The long and short of it: While there has been no confirmation of rumored Chinese purchases of U.S. corn, the two criteria (demand and price) laid out by the Sinograin official both appear to have been met. Chinese buyers have purchased U.S. corn on price dips to the $6 level in the past and the customs data shows there's obvious demand.
* China's manufacturing sector improving, but not expanding. Initial data showed China's manufacturing sector may have bottomed during a sluggish first quarter. HSBC flash PMI data came in at 49.1 compared to a final reading of 48.3 in March. Still, that's below the contraction line of 50. Perhaps the most encouraging data is the export orders sub-index, which rose to 48.9 vs. 47.4 last month.

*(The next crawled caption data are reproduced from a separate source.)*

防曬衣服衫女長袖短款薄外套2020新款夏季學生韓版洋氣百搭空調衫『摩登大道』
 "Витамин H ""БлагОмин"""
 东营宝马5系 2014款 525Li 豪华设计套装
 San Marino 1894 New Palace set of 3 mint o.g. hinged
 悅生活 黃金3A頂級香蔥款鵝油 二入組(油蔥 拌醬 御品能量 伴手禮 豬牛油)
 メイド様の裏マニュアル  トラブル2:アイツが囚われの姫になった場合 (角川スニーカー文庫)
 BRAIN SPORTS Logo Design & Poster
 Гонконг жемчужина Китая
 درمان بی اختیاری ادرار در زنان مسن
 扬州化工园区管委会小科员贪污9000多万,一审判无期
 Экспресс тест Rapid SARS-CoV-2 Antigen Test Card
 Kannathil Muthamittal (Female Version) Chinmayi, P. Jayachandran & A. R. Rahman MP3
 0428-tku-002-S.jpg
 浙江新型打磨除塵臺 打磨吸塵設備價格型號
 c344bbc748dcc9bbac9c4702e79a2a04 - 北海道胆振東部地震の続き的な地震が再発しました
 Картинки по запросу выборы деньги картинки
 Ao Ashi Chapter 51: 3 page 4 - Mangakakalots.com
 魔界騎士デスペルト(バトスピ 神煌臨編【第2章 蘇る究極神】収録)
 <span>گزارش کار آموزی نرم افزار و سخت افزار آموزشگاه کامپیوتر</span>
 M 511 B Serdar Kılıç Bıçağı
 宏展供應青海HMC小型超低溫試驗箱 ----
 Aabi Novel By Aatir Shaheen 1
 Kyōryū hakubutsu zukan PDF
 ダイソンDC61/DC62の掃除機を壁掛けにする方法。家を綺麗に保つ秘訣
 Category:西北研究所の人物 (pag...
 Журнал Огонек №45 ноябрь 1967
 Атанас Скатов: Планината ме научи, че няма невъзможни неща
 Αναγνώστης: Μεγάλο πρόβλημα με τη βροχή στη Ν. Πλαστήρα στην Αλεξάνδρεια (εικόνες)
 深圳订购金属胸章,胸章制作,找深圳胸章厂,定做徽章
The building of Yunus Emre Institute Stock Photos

The long and short of it: Chinese economic data remains very back-and-forth with some figures pointing to a potential hard landing, while others suggest a softer landing.
* Euro-zone PMI contracts more than expected. The euro-zone's private sector contracted at the sharpest rate in five months in April, according to initial data, as the flash composite PMI dropped to 47.4 compared to 49.1 in March. The initial manufacturing PMI slumped to 46 -- the lowest since June 2009 -- from 47.7 last month. The services PMI fell to 47.9 compared to 49.2 in March. In addition, German and French PMI data was disappointing.
The long and short of it: The PMI data signals the euro-zone is on thinner ice than expected. That creates an attitude of risk aversion to start the week, which is not positive for commodities.